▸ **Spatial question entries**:

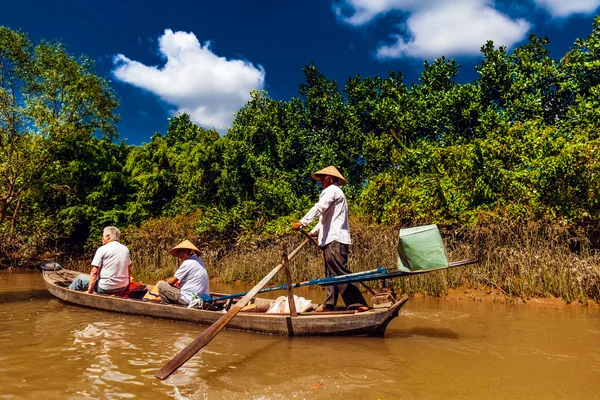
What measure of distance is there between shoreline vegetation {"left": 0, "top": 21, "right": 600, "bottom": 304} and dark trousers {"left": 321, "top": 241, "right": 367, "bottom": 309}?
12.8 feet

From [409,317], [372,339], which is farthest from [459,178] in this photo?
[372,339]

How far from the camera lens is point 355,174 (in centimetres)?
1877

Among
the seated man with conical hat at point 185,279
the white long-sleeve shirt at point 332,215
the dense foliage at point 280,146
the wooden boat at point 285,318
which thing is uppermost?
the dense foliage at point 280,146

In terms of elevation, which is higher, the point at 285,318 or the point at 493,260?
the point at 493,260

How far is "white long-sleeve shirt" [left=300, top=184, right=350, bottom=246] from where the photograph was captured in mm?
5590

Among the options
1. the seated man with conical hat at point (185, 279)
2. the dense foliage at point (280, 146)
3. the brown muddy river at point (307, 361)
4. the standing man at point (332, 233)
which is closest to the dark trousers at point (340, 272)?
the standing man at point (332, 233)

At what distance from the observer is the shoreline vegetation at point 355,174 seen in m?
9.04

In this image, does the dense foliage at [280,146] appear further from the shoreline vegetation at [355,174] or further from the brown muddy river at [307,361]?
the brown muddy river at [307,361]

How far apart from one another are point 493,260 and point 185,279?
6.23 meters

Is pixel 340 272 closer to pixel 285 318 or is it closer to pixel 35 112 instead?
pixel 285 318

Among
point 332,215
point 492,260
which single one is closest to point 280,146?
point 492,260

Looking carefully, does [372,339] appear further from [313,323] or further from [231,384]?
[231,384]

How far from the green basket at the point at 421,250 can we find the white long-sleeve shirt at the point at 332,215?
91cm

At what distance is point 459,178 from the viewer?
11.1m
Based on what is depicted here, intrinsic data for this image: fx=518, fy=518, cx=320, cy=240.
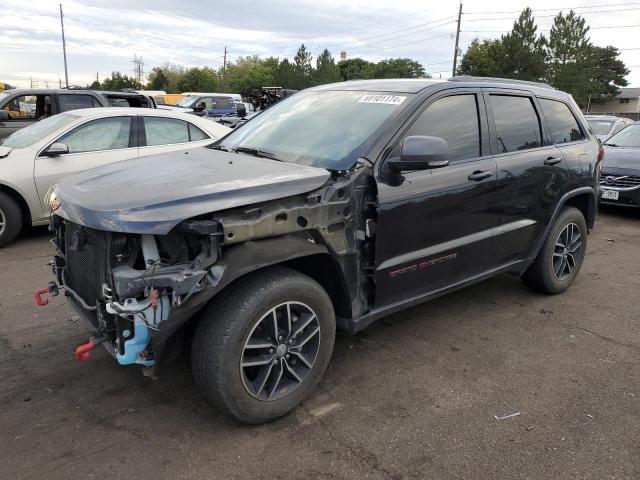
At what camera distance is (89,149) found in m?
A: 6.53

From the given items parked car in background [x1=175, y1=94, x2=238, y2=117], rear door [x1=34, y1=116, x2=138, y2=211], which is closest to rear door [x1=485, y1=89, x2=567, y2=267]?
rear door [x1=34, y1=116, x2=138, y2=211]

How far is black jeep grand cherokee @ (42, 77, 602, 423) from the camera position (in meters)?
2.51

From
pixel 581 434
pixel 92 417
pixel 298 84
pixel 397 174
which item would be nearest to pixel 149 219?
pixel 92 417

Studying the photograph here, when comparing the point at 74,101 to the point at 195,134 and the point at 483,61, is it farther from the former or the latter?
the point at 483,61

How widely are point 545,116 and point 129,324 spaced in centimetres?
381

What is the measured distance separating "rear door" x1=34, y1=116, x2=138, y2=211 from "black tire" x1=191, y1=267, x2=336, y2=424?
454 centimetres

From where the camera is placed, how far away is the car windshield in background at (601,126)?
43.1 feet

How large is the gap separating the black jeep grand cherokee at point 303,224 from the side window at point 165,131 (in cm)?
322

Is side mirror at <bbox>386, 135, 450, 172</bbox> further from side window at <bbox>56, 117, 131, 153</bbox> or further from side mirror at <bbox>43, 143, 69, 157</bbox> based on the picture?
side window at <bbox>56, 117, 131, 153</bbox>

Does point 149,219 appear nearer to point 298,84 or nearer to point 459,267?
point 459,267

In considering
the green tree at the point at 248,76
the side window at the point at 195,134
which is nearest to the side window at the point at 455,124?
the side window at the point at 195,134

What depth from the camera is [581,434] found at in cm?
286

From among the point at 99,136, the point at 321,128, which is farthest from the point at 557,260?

▸ **Work to complete**: Reproduce all of the material above word for word, leaving out the pictures.

▸ **The response**:
What measure of distance is there between shoreline vegetation {"left": 0, "top": 21, "right": 600, "bottom": 304} and dark trousers {"left": 321, "top": 241, "right": 367, "bottom": 309}?
12.8 feet

From [409,317], [372,339], which is farthest from [459,178] in this photo?
[372,339]

How far from the camera lens is point 355,174 (in centimetres)?
1877

Among
the seated man with conical hat at point 185,279
the white long-sleeve shirt at point 332,215
the dense foliage at point 280,146
the wooden boat at point 285,318
which thing is uppermost?
the dense foliage at point 280,146

In terms of elevation, which is higher, the point at 285,318 or the point at 493,260?
the point at 493,260

How far is "white long-sleeve shirt" [left=300, top=184, right=350, bottom=246] from where the photograph was captured in mm?
5590

Among the options
1. the seated man with conical hat at point (185, 279)
2. the dense foliage at point (280, 146)
3. the brown muddy river at point (307, 361)
4. the standing man at point (332, 233)
which is closest to the dark trousers at point (340, 272)?
the standing man at point (332, 233)

At what distance from the observer is the shoreline vegetation at point 355,174 seen in m?
9.04

In this image, does the dense foliage at [280,146] appear further from the shoreline vegetation at [355,174] or further from the brown muddy river at [307,361]?
the brown muddy river at [307,361]

How far apart from one another are point 493,260 and point 185,279?
6.23 meters

Is pixel 340 272 closer to pixel 285 318 or is it closer to pixel 35 112 instead?
pixel 285 318

Among
point 332,215
point 492,260
which single one is closest to point 280,146?
point 492,260

Looking carefully, does [372,339] appear further from [313,323] or further from [231,384]?
[231,384]

How far from the green basket at the point at 421,250 can we find the white long-sleeve shirt at the point at 332,215?
91cm

At what distance is point 459,178 from the viewer?
11.1m
Based on what is depicted here, intrinsic data for this image: fx=518, fy=518, cx=320, cy=240.
At what camera distance is (89,149) found in m?
A: 6.53

From the given items parked car in background [x1=175, y1=94, x2=238, y2=117], rear door [x1=34, y1=116, x2=138, y2=211], which is closest to rear door [x1=485, y1=89, x2=567, y2=267]?
rear door [x1=34, y1=116, x2=138, y2=211]

How far is black jeep grand cherokee @ (42, 77, 602, 423) from the camera position (in meters)?
2.51

From
pixel 581 434
pixel 92 417
pixel 298 84
pixel 397 174
which item would be nearest to pixel 149 219?
pixel 92 417

Studying the photograph here, when comparing the point at 74,101 to the point at 195,134 and the point at 483,61, is it farther from the former or the latter?
the point at 483,61

How widely are point 545,116 and point 129,324 spaced in centimetres?
381

What is the measured distance separating "rear door" x1=34, y1=116, x2=138, y2=211 from "black tire" x1=191, y1=267, x2=336, y2=424?
454 centimetres

From where the camera is placed, how far away is the car windshield in background at (601,126)?
43.1 feet

How large is the gap separating the black jeep grand cherokee at point 303,224 from the side window at point 165,131 (in cm)?
322

Is side mirror at <bbox>386, 135, 450, 172</bbox> further from side window at <bbox>56, 117, 131, 153</bbox> or further from side mirror at <bbox>43, 143, 69, 157</bbox> based on the picture?
side window at <bbox>56, 117, 131, 153</bbox>

Does point 149,219 appear nearer to point 298,84 or nearer to point 459,267?
point 459,267

In considering
the green tree at the point at 248,76
the side window at the point at 195,134
which is nearest to the side window at the point at 455,124?
the side window at the point at 195,134

What depth from the camera is [581,434] found at in cm?
286

From among the point at 99,136, the point at 321,128, which is farthest from the point at 557,260?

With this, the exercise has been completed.